Copy the full text about how food moves through the digestive tract and where its nutrients are absorbed, word for word.

TEXT FOR ANALYSIS |

# # # # # # #

Transit time (from entering the mouth through leaving the anus) through the adult GI tract generally is 24-48 hours. In a person with decreased GI motility, it could be 72 hours or longer, but this is not really normal. Transit time varies depending on the foods you eat, your metabolic state, etc. so you can't set a fixed time period as to when food is being absorbed, but I think that to say it occurs over 72 hours would be a bit much, since food usually won't stay in your system, and especially not in your small intestine (where nutrient absorption occurs) for that long.
During the first 1 to 4 hours after you swallow food it is subjected to and broken up by churning, hydrochloric acid, and a few digestive enzymes in the stomach, but no absorption occurs. How long it spends here depends on the nature of the food. For example, foods high in fiber will increase GI motility so that they are passed through the GI tract faster, decreasing transit time.
After this, it is now called chyme and is passed on to the small intestine where digestion continues due to the introduction of pancreatic enzymes, and absorption begins. Absorption of nutrients occurs all along the length of the small intestine, with some nutrients being absorbed more at certain segments than at others. For example, iron is absorbed at the duodenum and proximal jejunum (early segments of the small intestine) and so is absorbed earlier than vitamin B12 which is absorbed at the distal ileum (the last segment of the small intestine).
The liquid from the small intestine is then passed on to the large intestine where the water is slowly sucked out from it as it is converted into feces. Though large quantities of water are absorbed at the large intestine (I believe it is about 2 liters a day on average), no nutrients are absorbed here.
So, since it usually only takes 24-48 hours for food to pass through you and the first 4 and last few hours are spent in areas where no absorption can occur I think saying that 72 hours is required for food absorption is a bit of a stretch, but it certainly does take a while.

# # # # # # #

SUPPLIED ENTRIES |
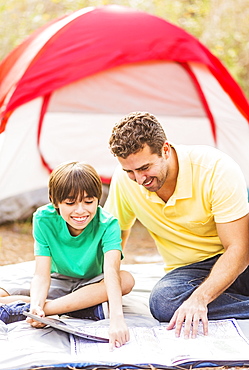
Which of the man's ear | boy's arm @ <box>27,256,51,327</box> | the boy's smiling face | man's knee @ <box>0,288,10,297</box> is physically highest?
the man's ear

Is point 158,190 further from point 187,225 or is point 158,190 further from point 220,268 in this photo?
point 220,268

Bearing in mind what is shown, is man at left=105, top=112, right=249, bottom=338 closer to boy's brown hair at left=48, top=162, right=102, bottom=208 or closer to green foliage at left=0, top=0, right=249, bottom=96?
boy's brown hair at left=48, top=162, right=102, bottom=208

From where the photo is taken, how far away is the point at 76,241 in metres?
2.09

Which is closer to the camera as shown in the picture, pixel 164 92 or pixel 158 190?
pixel 158 190

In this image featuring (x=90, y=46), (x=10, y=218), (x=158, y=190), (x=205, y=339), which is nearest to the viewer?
(x=205, y=339)

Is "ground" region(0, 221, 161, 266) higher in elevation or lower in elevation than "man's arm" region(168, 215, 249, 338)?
lower

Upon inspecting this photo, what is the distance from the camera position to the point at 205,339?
180cm

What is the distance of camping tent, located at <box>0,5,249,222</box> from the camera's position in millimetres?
3410

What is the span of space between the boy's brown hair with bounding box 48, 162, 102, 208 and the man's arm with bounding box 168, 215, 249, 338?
1.48 ft

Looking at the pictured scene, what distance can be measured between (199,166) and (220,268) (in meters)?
0.37

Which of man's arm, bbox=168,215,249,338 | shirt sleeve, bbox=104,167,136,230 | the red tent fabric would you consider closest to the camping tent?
the red tent fabric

# # # # # # #

FINISHED EXERCISE |
Transit time (from entering the mouth through leaving the anus) through the adult GI tract generally is 24-48 hours. In a person with decreased GI motility, it could be 72 hours or longer, but this is not really normal. Transit time varies depending on the foods you eat, your metabolic state, etc. so you can't set a fixed time period as to when food is being absorbed, but I think that to say it occurs over 72 hours would be a bit much, since food usually won't stay in your system, and especially not in your small intestine (where nutrient absorption occurs) for that long.
During the first 1 to 4 hours after you swallow food it is subjected to and broken up by churning, hydrochloric acid, and a few digestive enzymes in the stomach, but no absorption occurs. How long it spends here depends on the nature of the food. For example, foods high in fiber will increase GI motility so that they are passed through the GI tract faster, decreasing transit time.
After this, it is now called chyme and is passed on to the small intestine where digestion continues due to the introduction of pancreatic enzymes, and absorption begins. Absorption of nutrients occurs all along the length of the small intestine, with some nutrients being absorbed more at certain segments than at others. For example, iron is absorbed at the duodenum and proximal jejunum (early segments of the small intestine) and so is absorbed earlier than vitamin B12 which is absorbed at the distal ileum (the last segment of the small intestine).
The liquid from the small intestine is then passed on to the large intestine where the water is slowly sucked out from it as it is converted into feces. Though large quantities of water are absorbed at the large intestine (I believe it is about 2 liters a day on average), no nutrients are absorbed here.
So, since it usually only takes 24-48 hours for food to pass through you and the first 4 and last few hours are spent in areas where no absorption can occur I think saying that 72 hours is required for food absorption is a bit of a stretch, but it certainly does take a while.